Jeff co-founded the Weather Underground in 1995 while working on his Ph.D. He flew with the NOAA Hurricane Hunters from 1986-1990.
By: Dr. Jeff Masters , 1:26 PM GMT on July 19, 2006
Tropical Storm Beryl spent the night looking pretty ragged, but is starting to put on a burst of intensification. This morning's Hurricane Hunter aircraft just left the storm, and reported a central pressure of 1004 mb at 8am EDT, down 1 mb from the previous advisory. The plane found winds as high as 52 knots (60 mph) at 5,000 foot altitude, which corresponds to about 50 mph at the surface--a 5 mph increase from the 5am advisory. Satellite imagery shows a large blow-up of thunderstorms with very cold tops on the southwest side of Beryl.

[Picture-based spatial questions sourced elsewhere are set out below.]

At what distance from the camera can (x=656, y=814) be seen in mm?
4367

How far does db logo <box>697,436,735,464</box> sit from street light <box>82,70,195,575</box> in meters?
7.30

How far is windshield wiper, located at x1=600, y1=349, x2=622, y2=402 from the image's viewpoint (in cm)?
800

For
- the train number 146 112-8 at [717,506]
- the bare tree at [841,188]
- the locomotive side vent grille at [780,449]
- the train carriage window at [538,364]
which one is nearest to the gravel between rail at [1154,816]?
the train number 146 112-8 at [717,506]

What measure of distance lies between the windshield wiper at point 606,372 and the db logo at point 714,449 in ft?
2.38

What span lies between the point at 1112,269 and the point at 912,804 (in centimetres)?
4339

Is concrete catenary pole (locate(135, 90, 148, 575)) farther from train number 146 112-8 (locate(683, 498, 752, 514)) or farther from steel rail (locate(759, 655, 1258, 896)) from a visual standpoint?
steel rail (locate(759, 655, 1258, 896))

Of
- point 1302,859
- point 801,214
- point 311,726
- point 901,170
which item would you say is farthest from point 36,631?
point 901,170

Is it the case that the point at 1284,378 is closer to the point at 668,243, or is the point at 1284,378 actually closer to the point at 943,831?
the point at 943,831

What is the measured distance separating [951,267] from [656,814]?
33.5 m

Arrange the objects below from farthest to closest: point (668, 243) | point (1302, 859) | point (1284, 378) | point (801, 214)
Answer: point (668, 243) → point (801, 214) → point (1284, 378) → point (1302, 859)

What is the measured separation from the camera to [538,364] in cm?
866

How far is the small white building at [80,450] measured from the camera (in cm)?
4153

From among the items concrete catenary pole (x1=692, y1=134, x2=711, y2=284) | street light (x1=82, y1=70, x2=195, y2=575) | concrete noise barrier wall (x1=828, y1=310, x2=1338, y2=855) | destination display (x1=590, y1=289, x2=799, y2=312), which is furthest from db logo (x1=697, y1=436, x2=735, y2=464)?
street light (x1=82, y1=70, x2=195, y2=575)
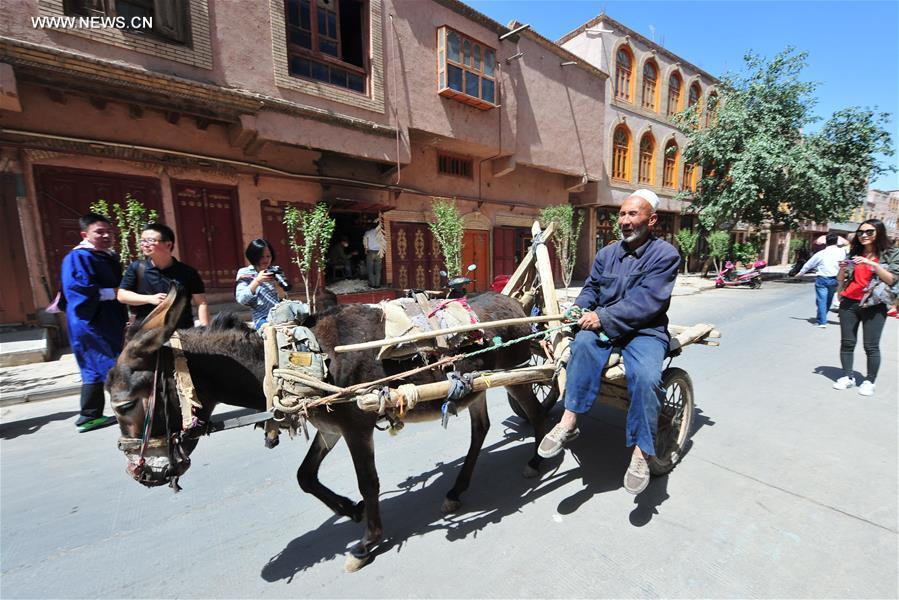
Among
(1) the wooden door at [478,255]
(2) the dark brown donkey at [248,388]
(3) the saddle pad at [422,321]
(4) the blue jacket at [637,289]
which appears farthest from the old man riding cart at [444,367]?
(1) the wooden door at [478,255]

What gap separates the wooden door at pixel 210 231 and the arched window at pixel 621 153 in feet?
54.3

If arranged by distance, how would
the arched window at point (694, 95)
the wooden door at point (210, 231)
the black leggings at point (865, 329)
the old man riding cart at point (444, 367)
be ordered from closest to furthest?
1. the old man riding cart at point (444, 367)
2. the black leggings at point (865, 329)
3. the wooden door at point (210, 231)
4. the arched window at point (694, 95)

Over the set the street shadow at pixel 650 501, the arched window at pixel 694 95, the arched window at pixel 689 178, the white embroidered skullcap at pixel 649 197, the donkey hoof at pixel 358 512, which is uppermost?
the arched window at pixel 694 95

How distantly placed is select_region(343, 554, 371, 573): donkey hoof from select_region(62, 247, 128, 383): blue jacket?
3.19m

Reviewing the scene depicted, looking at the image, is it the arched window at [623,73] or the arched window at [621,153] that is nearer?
the arched window at [623,73]

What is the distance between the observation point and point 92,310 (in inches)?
143

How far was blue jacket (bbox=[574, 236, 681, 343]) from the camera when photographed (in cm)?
241

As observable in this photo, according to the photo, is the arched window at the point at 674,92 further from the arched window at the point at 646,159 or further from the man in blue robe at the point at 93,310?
the man in blue robe at the point at 93,310

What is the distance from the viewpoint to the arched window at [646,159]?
1967cm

These cold tops mean the thunderstorms are reaching high levels of the atmosphere, and are therefore very intense.
If we examine the sea surface temperature plot for this morning (Figure 1), we see that Beryl has just started crossing the axis of the warmest waters of the Gulf Stream. These warm 27 - 28 C waters are probably responsible for the current burst of intensification. Beryl is moving north and should stay over these warmer waters until tonight, so we can expect continued intensification today. Once Beryl gets north of the Virginia/Maryland border, SSTs cool rapidly, and intensification should cease. Wind shear is currently 5 - 10 knots, which is low enough to allow intensification. Beryl will probably not spend enough time over these warm waters to make it to hurricane status, but New England may have a strong tropical storm with 60 mph winds on its doorstep Friday. Note, however, that the two primary intensity forecast models used by NHC--the GFDL and SHIPS--predict that Beryl will only be a weak tropical storm with 45 mph winds on Friday when it approaches New England.

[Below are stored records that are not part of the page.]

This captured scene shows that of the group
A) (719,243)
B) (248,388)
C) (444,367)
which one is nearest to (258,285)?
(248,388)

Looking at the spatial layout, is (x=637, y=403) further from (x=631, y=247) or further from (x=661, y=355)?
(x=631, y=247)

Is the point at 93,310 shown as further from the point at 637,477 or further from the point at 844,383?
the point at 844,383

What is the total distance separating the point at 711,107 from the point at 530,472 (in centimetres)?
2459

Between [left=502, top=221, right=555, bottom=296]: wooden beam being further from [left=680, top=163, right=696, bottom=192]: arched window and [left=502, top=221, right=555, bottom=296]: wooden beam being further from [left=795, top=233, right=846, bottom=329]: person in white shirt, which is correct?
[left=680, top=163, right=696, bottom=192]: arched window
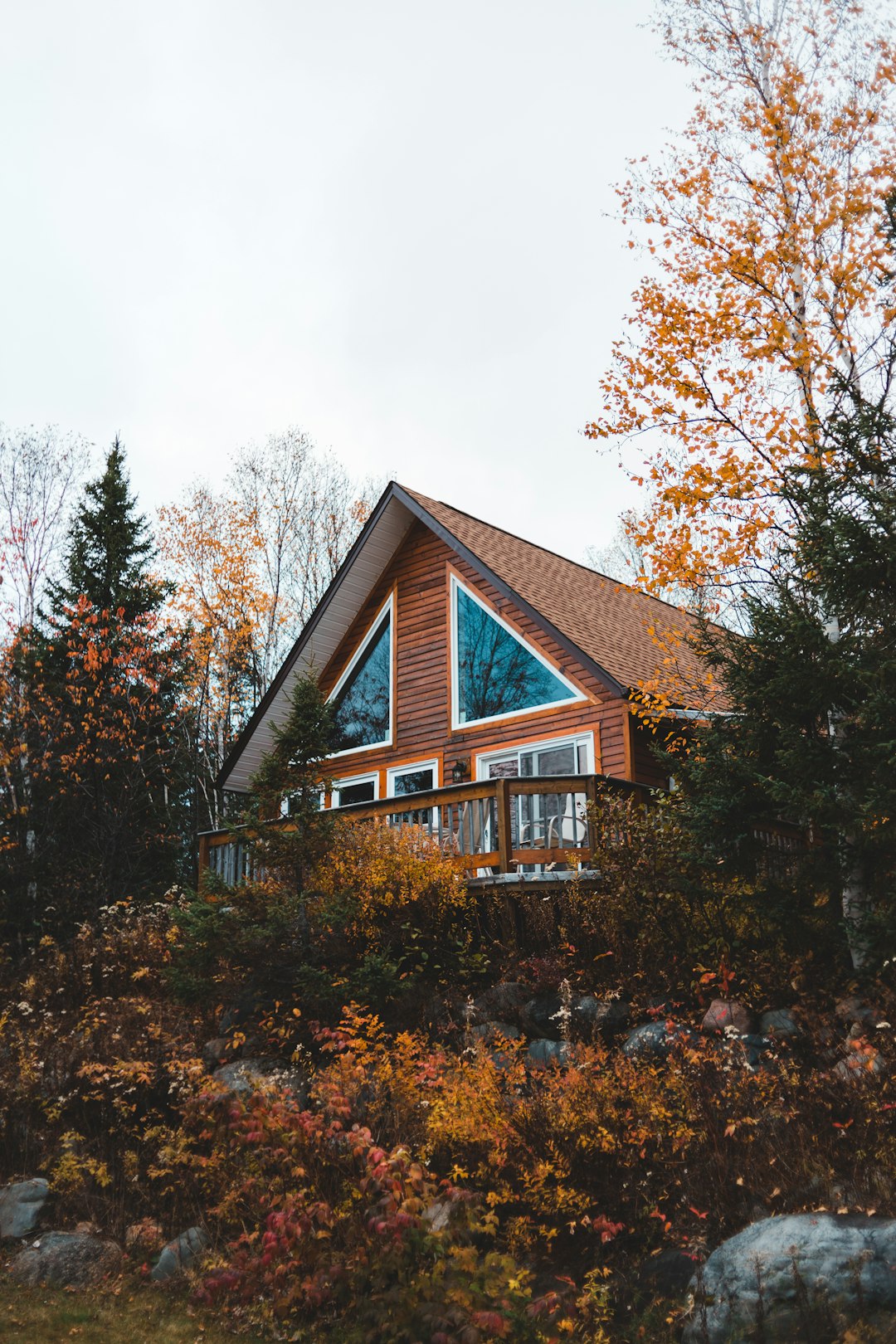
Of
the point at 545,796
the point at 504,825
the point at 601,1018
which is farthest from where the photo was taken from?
the point at 545,796

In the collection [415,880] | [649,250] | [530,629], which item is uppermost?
[649,250]

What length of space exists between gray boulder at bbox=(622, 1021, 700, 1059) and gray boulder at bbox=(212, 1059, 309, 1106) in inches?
105

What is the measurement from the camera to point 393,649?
1758 centimetres

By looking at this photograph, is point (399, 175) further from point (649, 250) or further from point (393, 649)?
point (393, 649)

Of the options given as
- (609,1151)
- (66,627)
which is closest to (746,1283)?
(609,1151)

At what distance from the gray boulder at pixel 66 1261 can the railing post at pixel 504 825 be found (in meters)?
5.26

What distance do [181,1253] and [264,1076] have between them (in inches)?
81.6

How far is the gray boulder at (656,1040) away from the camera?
7742 millimetres

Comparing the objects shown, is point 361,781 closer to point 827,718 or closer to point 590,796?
point 590,796

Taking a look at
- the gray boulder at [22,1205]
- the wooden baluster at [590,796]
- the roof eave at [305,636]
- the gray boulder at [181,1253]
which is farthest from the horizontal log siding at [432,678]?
the gray boulder at [22,1205]

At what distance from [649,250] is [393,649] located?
786 cm

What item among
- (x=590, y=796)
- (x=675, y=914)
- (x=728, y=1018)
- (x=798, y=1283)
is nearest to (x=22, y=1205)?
(x=728, y=1018)

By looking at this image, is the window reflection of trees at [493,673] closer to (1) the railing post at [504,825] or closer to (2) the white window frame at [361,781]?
(2) the white window frame at [361,781]

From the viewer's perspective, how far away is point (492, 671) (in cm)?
1595
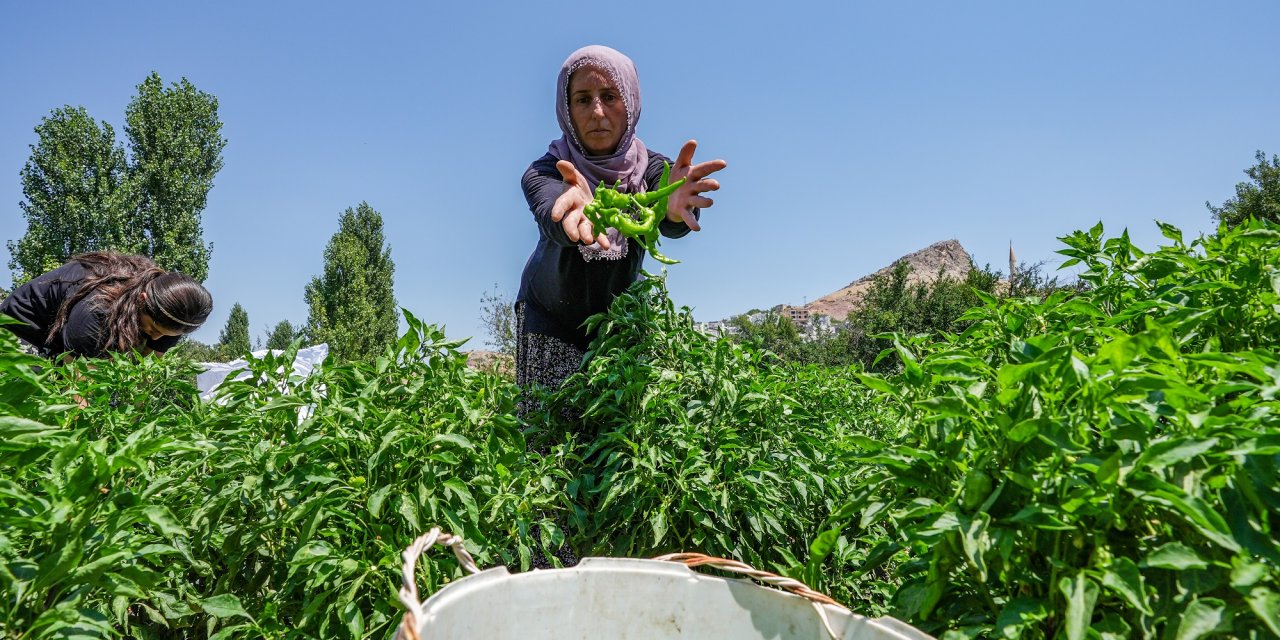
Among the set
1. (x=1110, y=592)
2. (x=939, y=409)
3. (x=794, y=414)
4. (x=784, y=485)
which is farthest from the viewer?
(x=794, y=414)

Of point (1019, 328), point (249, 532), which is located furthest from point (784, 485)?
point (249, 532)

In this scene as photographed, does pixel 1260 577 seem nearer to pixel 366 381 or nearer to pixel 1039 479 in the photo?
pixel 1039 479

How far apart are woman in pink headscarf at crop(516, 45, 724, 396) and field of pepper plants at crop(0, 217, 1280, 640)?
1.84ft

Figure 1. 3D image of sea surface temperatures for July 19, 2006. Beryl is headed due north across the warmest waters of the Gulf Stream current today. Image credit: NOAA Environmental Modeling Center.

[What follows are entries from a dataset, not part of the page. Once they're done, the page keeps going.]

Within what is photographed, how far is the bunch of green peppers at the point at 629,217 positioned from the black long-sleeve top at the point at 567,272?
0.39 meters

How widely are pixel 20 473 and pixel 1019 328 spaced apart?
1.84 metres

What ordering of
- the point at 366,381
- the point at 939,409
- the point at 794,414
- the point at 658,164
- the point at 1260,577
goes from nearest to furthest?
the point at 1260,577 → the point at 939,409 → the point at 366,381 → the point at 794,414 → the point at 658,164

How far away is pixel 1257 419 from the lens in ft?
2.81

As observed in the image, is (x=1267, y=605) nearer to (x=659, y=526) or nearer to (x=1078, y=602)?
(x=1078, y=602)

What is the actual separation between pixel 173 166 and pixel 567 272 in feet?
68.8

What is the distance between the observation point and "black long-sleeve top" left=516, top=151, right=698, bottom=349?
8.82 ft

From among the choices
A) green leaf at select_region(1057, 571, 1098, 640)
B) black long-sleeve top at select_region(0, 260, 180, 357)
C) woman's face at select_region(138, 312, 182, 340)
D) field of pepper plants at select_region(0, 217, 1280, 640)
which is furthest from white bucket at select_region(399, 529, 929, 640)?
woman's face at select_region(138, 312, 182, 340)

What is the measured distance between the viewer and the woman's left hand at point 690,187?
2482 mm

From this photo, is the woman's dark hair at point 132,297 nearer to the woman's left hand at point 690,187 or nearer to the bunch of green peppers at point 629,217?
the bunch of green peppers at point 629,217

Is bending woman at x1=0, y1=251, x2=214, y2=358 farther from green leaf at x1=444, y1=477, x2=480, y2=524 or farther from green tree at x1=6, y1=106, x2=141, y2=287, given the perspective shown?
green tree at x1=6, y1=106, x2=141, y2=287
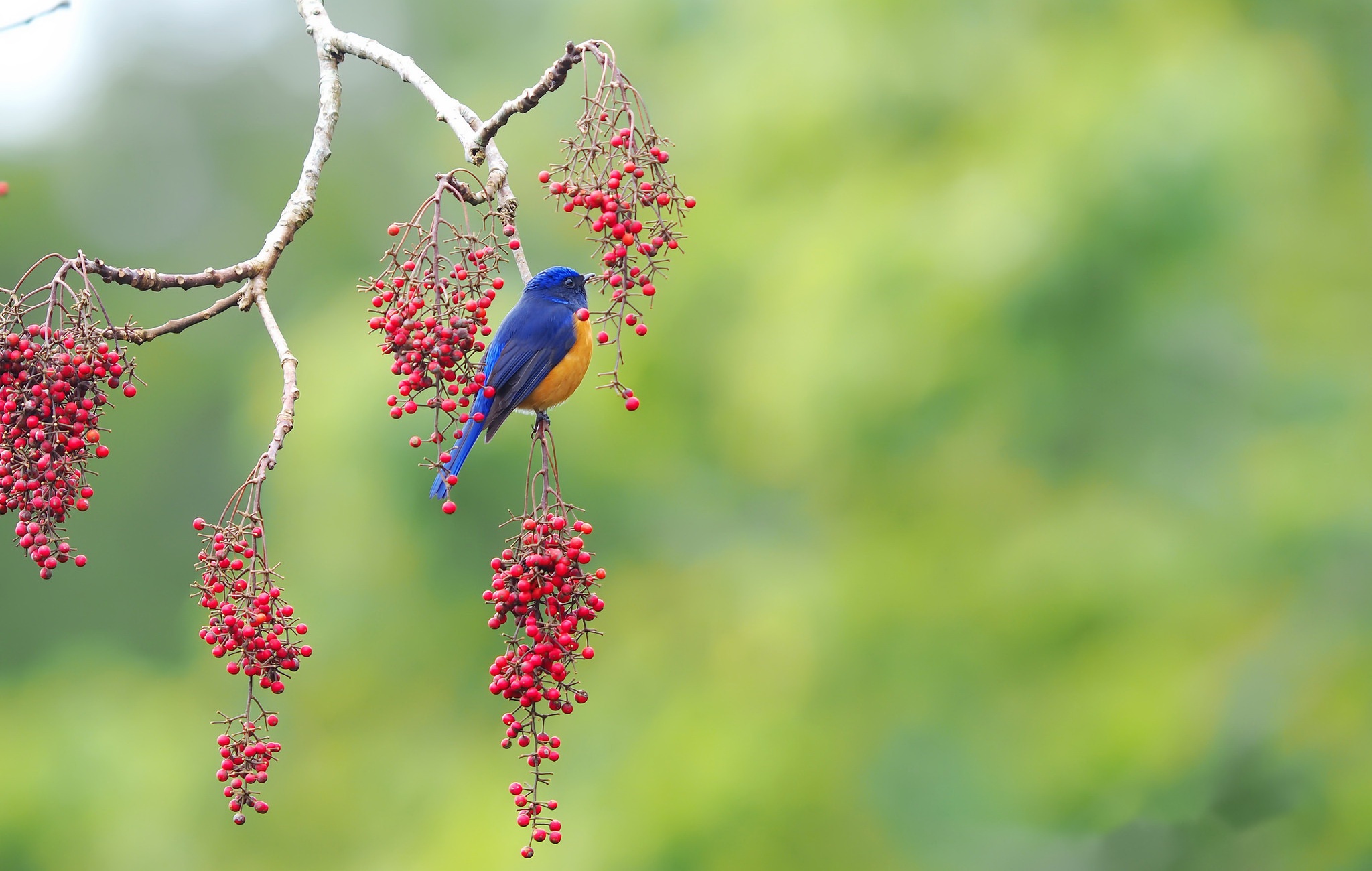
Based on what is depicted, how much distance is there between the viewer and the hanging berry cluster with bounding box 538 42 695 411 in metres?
2.52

Beryl is expected to continue moving north today, then turn more to the northeast on Thursday as a trough of low pressure approaches from the west. Just how strong this trough is will determine how close Beryl passes to New England. Some of the forecast models are forecasting a strike on Long Island or Cape Cod Friday, but the official NHC forecast of a turn out to sea just south of New England sounds more reasonable, given that no July tropical storm --and only one July hurricane (1916)--has ever made landfall in New England.
Elsewhere in the tropics
The rest of the tropical Atlantic is quiet today. A large cloud of African dust has just pushed off the coast of Africa, which should keep things quiet over the eastern Atlantic the rest of the week. There are no indications that Beryl's formation presages the beginning of a more active period in the Atlantic. Wind shear is expected to remain seasonably high for the rest of July, and none of the computer models are hinting at any development over the next week.
There will not be a Hurricane Hunter aircraft in Beryl until 2pm EDT. I'll be back with an update around 4pm today when the aircraft has had time to sample the storm.